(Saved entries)

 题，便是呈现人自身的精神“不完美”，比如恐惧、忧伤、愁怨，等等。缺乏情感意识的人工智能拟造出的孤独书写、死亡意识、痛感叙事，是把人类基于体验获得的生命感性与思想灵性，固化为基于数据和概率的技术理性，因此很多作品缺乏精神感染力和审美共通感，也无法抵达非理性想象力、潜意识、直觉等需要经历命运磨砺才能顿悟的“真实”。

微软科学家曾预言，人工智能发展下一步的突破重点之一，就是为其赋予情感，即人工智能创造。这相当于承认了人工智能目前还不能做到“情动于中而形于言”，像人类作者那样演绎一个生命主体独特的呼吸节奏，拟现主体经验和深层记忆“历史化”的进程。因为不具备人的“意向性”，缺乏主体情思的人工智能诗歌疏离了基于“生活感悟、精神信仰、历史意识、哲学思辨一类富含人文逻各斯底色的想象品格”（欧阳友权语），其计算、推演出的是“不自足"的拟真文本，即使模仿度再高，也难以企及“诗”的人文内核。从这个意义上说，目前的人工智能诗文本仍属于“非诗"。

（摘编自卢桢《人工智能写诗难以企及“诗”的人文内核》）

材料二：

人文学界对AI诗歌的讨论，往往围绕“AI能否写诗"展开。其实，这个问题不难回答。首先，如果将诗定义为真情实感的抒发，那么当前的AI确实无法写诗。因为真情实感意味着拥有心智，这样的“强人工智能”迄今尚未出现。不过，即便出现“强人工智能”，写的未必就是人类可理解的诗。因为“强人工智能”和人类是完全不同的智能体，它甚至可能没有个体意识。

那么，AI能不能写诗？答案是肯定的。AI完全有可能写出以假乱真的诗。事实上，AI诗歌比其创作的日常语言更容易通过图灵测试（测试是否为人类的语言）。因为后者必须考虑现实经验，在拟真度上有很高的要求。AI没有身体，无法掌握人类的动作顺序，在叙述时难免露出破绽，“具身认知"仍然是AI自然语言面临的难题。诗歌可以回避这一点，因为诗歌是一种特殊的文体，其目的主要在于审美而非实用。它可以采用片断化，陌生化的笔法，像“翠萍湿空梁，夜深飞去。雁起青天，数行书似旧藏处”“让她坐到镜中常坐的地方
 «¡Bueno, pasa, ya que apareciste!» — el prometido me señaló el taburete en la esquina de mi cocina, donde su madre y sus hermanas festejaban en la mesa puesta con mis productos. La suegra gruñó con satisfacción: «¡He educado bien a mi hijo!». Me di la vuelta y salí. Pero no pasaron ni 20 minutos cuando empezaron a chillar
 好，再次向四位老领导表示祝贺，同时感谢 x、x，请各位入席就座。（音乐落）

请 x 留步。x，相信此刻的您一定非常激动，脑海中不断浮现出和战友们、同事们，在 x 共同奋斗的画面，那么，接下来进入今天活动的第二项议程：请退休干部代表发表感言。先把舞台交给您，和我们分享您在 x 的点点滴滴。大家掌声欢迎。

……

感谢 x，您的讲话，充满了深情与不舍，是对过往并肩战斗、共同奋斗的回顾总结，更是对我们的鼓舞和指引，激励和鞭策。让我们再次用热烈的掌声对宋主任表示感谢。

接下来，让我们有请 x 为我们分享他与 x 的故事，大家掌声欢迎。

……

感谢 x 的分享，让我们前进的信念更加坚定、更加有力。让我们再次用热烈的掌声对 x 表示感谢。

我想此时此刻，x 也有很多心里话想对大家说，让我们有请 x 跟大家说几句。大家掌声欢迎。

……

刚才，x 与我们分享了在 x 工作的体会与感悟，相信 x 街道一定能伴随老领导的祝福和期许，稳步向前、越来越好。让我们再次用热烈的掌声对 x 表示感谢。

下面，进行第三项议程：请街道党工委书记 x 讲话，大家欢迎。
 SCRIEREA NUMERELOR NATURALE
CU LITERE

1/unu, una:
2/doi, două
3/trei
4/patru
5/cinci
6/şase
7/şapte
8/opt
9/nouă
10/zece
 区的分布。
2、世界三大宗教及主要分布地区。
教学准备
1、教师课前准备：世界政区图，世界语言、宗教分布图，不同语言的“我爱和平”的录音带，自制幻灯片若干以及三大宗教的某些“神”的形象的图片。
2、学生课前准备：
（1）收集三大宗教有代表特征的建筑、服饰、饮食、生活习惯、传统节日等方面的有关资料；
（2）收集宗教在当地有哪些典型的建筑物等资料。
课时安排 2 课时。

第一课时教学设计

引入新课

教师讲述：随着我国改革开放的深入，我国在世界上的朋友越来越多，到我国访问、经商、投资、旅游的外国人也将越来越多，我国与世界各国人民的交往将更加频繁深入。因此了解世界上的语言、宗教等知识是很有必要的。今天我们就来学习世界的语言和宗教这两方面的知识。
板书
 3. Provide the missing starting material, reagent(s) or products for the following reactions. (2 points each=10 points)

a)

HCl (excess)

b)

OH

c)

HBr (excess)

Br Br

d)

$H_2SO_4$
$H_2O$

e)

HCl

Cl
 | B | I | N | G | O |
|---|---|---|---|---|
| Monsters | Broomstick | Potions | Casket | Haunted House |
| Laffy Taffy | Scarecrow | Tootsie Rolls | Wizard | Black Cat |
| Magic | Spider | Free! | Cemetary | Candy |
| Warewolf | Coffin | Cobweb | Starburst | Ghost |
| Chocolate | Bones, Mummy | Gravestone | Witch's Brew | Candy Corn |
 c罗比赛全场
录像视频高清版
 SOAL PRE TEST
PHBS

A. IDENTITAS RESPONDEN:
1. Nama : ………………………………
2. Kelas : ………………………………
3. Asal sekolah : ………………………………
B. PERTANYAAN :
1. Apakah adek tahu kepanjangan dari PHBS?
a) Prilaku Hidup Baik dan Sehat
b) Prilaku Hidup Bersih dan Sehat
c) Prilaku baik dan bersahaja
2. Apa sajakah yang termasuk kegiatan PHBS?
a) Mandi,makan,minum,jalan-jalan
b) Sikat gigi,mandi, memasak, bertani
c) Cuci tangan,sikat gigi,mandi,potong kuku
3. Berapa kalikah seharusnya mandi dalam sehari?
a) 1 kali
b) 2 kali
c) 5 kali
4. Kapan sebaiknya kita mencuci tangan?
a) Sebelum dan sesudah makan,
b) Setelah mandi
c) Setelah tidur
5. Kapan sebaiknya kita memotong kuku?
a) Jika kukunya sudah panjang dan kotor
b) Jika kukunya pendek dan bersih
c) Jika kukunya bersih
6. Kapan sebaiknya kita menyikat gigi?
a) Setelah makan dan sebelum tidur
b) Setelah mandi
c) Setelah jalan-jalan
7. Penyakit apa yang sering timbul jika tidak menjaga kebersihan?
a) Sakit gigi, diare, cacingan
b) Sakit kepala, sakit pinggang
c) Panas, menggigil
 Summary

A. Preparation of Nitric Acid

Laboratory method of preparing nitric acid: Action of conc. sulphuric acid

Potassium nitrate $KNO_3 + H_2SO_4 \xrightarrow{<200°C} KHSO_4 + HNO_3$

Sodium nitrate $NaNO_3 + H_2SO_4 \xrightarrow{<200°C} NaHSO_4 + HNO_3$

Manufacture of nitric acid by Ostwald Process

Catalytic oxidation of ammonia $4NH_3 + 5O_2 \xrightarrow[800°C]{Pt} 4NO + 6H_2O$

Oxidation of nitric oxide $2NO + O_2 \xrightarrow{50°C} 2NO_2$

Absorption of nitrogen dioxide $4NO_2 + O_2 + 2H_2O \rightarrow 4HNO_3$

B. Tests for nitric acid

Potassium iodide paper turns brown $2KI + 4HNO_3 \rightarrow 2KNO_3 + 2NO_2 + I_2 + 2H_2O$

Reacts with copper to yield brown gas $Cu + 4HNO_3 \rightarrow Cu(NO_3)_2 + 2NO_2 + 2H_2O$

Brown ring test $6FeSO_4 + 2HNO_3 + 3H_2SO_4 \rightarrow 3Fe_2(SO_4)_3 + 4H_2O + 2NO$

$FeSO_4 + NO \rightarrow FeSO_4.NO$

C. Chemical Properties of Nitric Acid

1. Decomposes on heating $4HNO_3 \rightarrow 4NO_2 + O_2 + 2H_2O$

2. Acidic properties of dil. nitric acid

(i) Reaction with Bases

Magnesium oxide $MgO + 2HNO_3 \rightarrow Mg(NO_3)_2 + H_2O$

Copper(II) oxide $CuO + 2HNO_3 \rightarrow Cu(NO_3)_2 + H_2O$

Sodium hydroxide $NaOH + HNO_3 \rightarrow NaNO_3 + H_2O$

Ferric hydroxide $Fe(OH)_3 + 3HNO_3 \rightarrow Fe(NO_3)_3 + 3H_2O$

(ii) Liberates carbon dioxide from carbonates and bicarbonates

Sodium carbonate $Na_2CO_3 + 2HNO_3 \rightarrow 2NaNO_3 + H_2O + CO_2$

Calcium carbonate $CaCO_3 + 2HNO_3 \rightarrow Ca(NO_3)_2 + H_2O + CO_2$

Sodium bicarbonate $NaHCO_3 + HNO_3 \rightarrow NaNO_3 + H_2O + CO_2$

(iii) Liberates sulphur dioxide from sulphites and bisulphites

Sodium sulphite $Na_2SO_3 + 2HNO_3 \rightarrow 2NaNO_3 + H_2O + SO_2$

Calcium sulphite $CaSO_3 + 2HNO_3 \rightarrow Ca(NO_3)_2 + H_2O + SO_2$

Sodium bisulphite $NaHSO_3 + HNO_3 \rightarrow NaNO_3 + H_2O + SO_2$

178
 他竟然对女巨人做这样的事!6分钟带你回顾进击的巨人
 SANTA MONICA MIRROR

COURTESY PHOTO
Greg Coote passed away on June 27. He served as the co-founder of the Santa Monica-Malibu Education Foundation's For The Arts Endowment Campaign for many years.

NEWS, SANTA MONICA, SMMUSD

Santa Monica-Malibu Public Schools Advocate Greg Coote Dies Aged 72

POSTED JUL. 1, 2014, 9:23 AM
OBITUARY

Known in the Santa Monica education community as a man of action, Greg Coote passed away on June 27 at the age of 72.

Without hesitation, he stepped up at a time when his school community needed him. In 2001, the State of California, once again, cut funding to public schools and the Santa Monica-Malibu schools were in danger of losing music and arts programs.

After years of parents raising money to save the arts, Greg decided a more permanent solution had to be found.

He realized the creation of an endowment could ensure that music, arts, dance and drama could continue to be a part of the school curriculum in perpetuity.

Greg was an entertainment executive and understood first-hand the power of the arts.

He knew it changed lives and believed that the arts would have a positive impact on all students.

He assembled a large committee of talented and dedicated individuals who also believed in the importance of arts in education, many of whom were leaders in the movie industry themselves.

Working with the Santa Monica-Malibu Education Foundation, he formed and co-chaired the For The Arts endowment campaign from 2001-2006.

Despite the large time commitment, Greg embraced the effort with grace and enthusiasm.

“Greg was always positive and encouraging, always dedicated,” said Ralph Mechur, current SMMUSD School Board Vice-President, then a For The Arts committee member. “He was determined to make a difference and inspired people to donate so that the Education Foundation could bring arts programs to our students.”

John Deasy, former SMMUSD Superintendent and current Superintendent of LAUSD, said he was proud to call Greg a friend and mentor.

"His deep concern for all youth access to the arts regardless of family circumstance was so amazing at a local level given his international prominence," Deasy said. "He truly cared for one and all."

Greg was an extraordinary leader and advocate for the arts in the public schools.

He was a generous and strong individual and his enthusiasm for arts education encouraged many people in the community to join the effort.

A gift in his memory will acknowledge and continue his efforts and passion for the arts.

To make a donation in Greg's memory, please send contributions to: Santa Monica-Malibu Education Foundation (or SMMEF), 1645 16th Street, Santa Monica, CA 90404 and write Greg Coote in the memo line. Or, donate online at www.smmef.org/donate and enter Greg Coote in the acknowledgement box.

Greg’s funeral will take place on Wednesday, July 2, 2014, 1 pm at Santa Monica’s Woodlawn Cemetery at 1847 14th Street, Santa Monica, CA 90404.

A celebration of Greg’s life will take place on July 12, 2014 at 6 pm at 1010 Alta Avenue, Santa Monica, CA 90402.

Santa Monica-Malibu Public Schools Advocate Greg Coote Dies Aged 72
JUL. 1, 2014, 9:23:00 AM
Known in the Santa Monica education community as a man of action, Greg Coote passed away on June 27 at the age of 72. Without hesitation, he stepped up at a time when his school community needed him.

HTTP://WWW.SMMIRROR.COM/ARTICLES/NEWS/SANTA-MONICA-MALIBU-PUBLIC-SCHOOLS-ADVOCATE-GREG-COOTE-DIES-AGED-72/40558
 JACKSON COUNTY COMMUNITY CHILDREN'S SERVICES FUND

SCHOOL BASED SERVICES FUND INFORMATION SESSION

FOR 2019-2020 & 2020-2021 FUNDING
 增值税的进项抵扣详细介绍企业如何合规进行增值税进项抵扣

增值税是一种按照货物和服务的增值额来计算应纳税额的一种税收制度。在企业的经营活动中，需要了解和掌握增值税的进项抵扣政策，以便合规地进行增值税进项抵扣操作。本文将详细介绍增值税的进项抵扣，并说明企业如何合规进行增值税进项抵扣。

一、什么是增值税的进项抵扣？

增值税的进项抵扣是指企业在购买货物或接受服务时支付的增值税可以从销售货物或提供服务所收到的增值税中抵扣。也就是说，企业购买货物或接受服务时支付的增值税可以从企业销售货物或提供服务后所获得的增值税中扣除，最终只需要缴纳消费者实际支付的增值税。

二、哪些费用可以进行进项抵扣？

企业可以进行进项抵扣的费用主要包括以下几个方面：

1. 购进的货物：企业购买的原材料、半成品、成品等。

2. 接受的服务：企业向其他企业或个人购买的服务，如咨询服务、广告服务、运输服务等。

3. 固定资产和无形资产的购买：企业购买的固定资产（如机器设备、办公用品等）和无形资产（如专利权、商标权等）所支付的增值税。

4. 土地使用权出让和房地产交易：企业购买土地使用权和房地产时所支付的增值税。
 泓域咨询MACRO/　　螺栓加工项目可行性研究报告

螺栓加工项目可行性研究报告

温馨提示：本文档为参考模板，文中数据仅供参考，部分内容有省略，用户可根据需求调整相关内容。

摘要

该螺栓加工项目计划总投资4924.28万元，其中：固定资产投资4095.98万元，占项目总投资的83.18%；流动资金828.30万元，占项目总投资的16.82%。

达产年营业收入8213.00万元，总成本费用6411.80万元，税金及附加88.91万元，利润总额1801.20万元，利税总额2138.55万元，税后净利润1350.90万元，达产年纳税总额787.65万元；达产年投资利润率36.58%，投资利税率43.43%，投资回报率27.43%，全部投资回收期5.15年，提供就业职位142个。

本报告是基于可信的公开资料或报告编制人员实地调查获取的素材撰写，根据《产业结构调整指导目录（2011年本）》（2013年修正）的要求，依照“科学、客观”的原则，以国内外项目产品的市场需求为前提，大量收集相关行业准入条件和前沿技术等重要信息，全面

Task requirements:
Copy each line of the data above that holds "kukunya".

Your solution:
a) Jika kukunya sudah panjang dan kotor
b) Jika kukunya pendek dan bersih
c) Jika kukunya bersih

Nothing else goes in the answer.